The challenges posed to the global community and national governments, in terms of energy security, climate change, health impacts, and energy poverty are pressing, making the greening of the energy sector an imperative. The existing challenges are exacerbated by the expected growth in the global demand for energy, as population and incomes rise. Shifting from fossil fuels to renewable energy plays a critical role in greening the energy sector, along with other changes, in particular raising energy efficiency.
The cost effectiveness of renewable energy technologies has
evolved considerably in recent decades. Many
renewable energy technologies are maturing rapidly and their costs becoming competitive with fossil fuel alternatives. Consequently, the investments in deploying renewable energy increased dramatically in the last decade.
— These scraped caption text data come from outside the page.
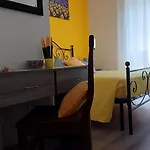 A Casa Di Erica Oda ve Kahvaltı 3*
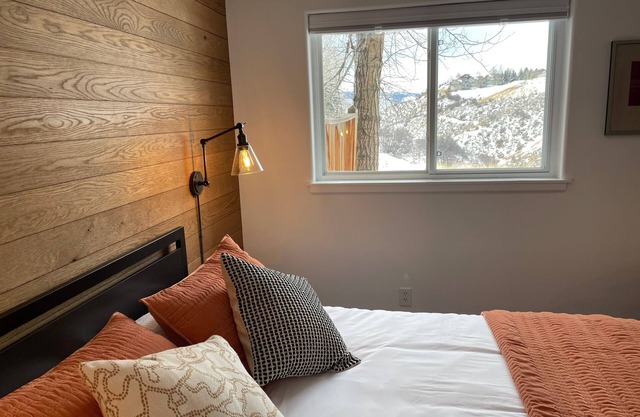 Cozy Trailside Studio - near National Forest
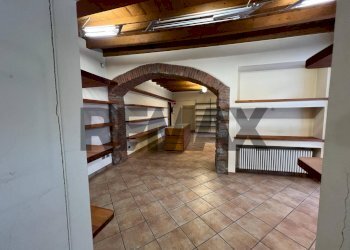 Dispensa di stoccaggio - Locale Commerciale piazza Vittorio Veneto
 
7, Brembate di Sopra - foto 3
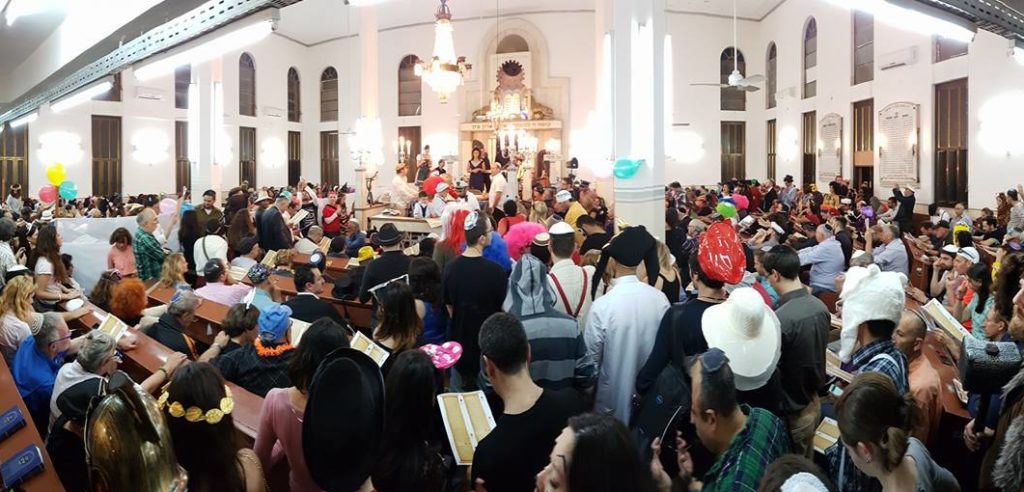  Signer ou dégager : la mairie de Tel Aviv déclare la guerre aux synagogues 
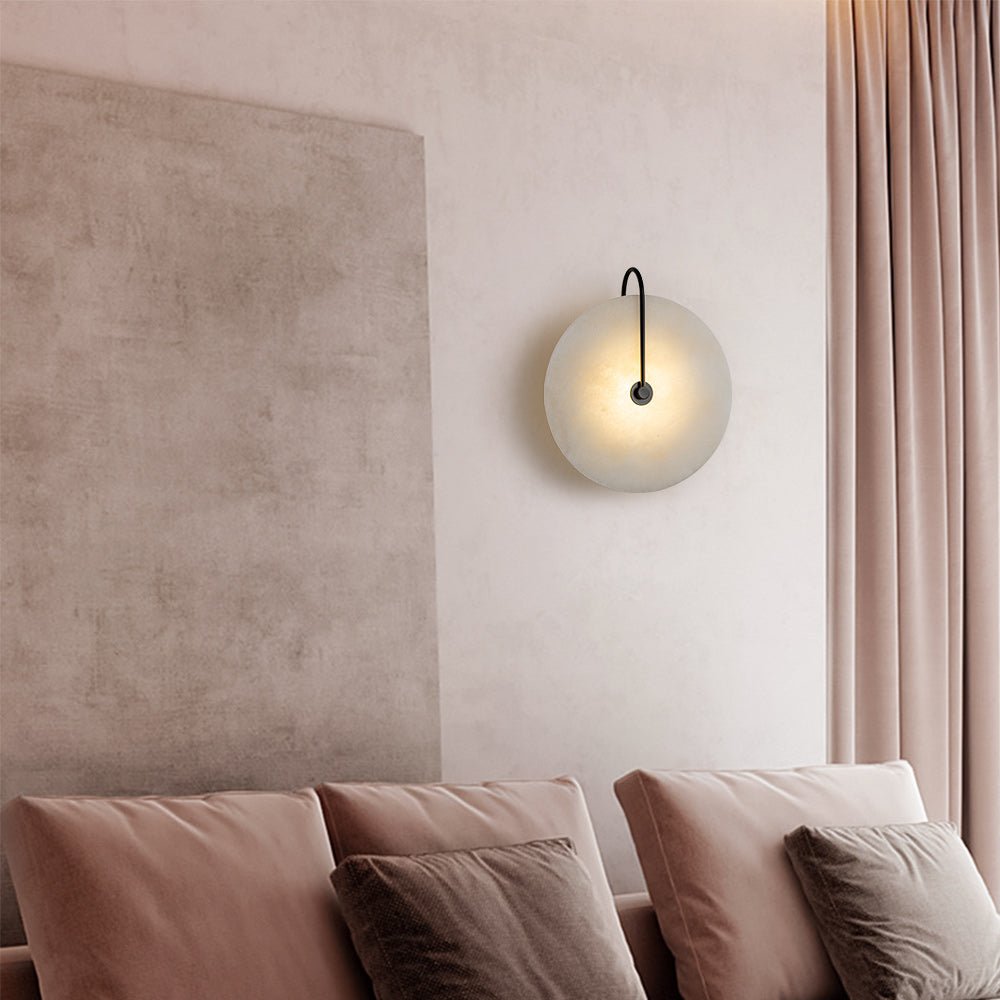 Ronde wandlamp met marmeren kap en zwart detail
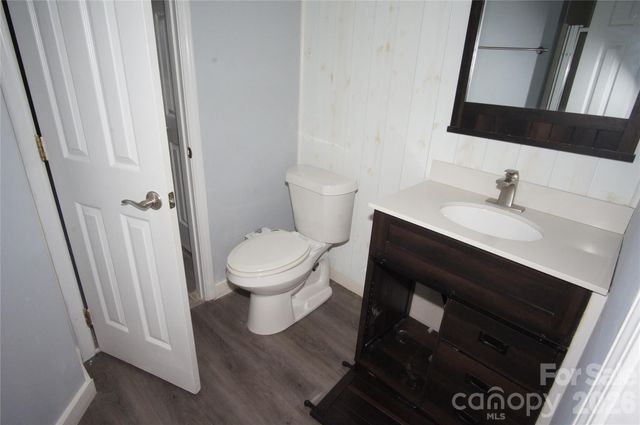 8913 Cinnabay Drive, Charlotte, NC 28216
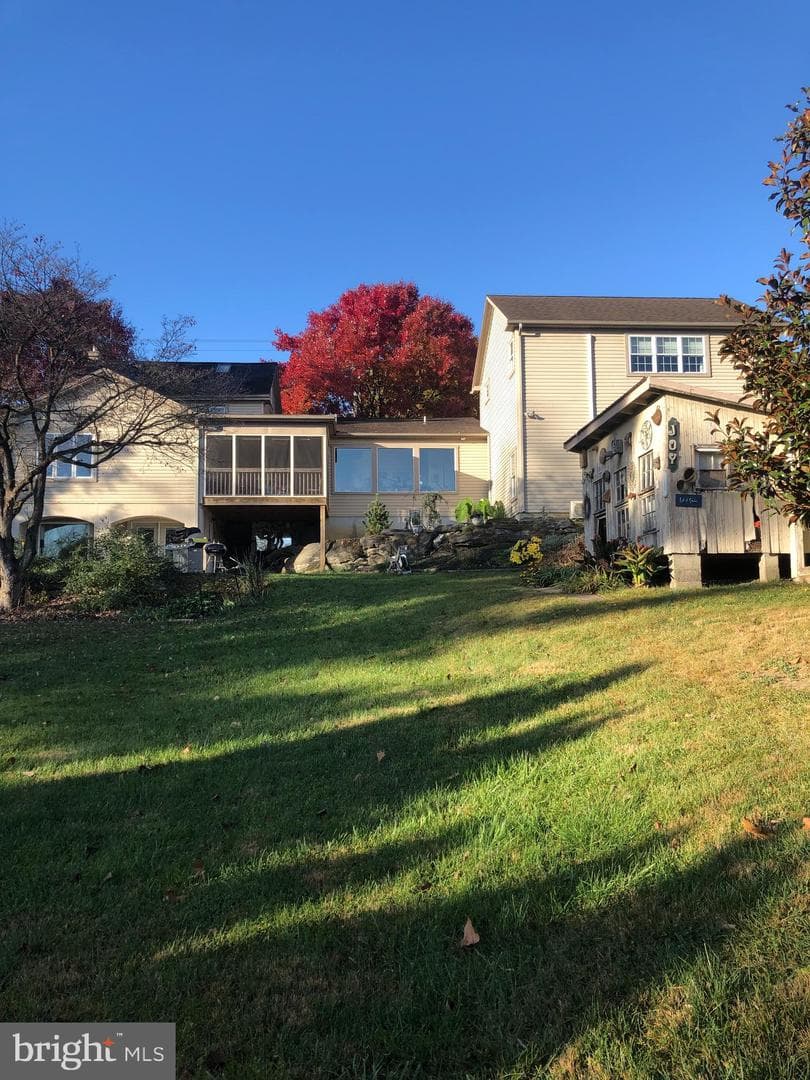 161 Strasburg Pike photo 36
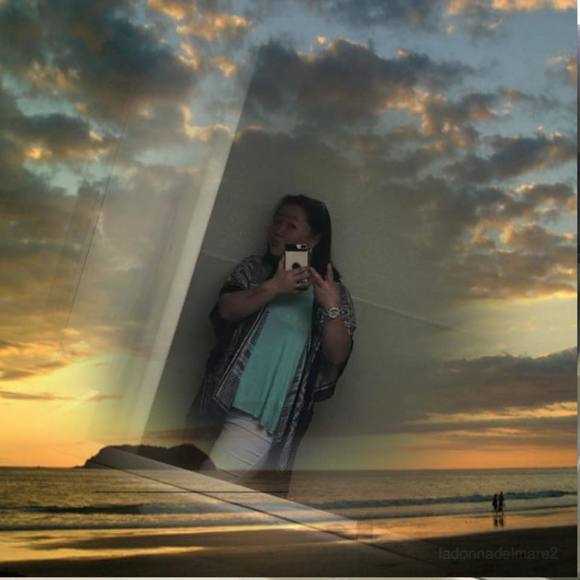 Meet your Posher, Lauren - Picture 1 of 1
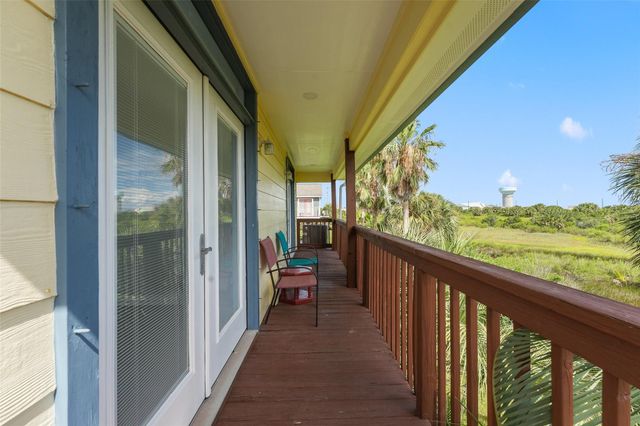 22517 Bay Point Drive, Galveston, TX 77554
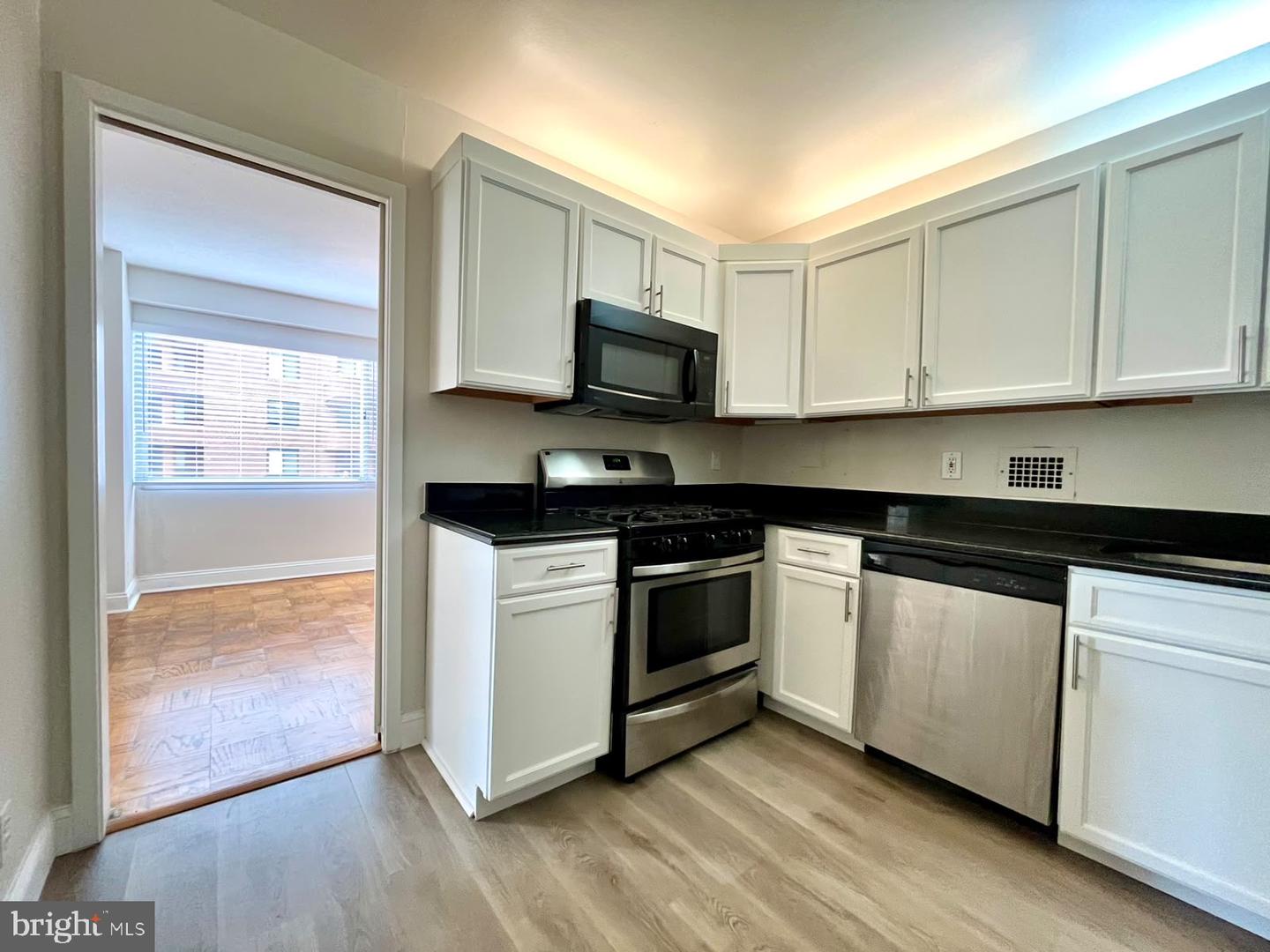 5500 Friendship Blvd #1116n Property Photo 10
These developments have been driven by a range of policies. National targets for renewable energy are spreading. A number of governments have supported innovation to help reduce costs, while many more are increasingly putting in place regulations, fiscal incentives and financing mechanisms that mitigate risks and increase returns to investing in renewable energy. At the international level, the formal creation in 2011 of the International Renewable Energy Agency (IRENA) indicates a willingness of governments to work collaboratively in expanding the role of renewable energy.
Despite encouraging progress, a number of roadblocks still remain on the route towards a green energy sector. Most importantly, the overall incentive framework under which the energy sector operates has not yet been reconfigured to consistently support the development and deployment of renewable energy technologies and a managed phasing-out of emissions from fossil fuel sources. This is due to both vested interests and an energy system, comprised of both hardware, such as electricity infrastructure, and software, in the form of organisations and institutions, that are locked in to supporting conventional energy technologies. Although developing countries may
have fewer cumulative investments
in conventional energy systems, they face financial constraints and also a shortage of institutional and human capacity to acquire and manage new technologies.
To reduce such roadblocks, policymakers need to take an integrated approach that supports various stages of the development and diffusion of renewable energy technologies within an overall strategy that also addresses the rest of the energy system, on both supply and demand sides. In so doing, there is considerable scope for governments to work with market forces to create a level playing-field for the further growth of renewable energy. Phasing out subsidies for fossil fuels and pricing in health and environmental externalities from fossil-fuel combustion can speed up the transformation of the energy sector, though attention needs to be paid to impacts on low-income groups.
Increasing investments in renewable energy, as part of a green economy strategy spanning all major sectors, can contribute to reducing health and environmental impacts from energy production and use, while ensuring the basis for long-term economic growth. Such a strategy is based on the substitution of fossil fuel energy with renewable energy, savings from energy efficiency in manufacturing,
construction, and transport, and behavioural change. Such an integrated strategy can increase national energy security and reduce carbon emissions while providing new employment opportunities that may, in global terms, more than compensate for jobs that disappear. This, however, should not prevent policymakers from recognising that in specific countries, depending on the extent to which fossil-fuel subsidies are phased out and negative externalities addressed, there could be net declines in employment, at least in the short term. The focus should be on specific countries and on practical ways of building capacity and skills to facilitate a transition to a green economy.
In order also to play a role as part of an integrated strategy to reduce energy poverty, specific aspects of renewable energy development needs to be tailored to the circumstances in rural areas where the majority of the poor in developing countries live. Mini-grids and off- grids may provide a cost-effective means of delivering electricity to the poor, while also reducing growth in GHG emissions. This requires additional financing flows, as well as continued development of new financing models.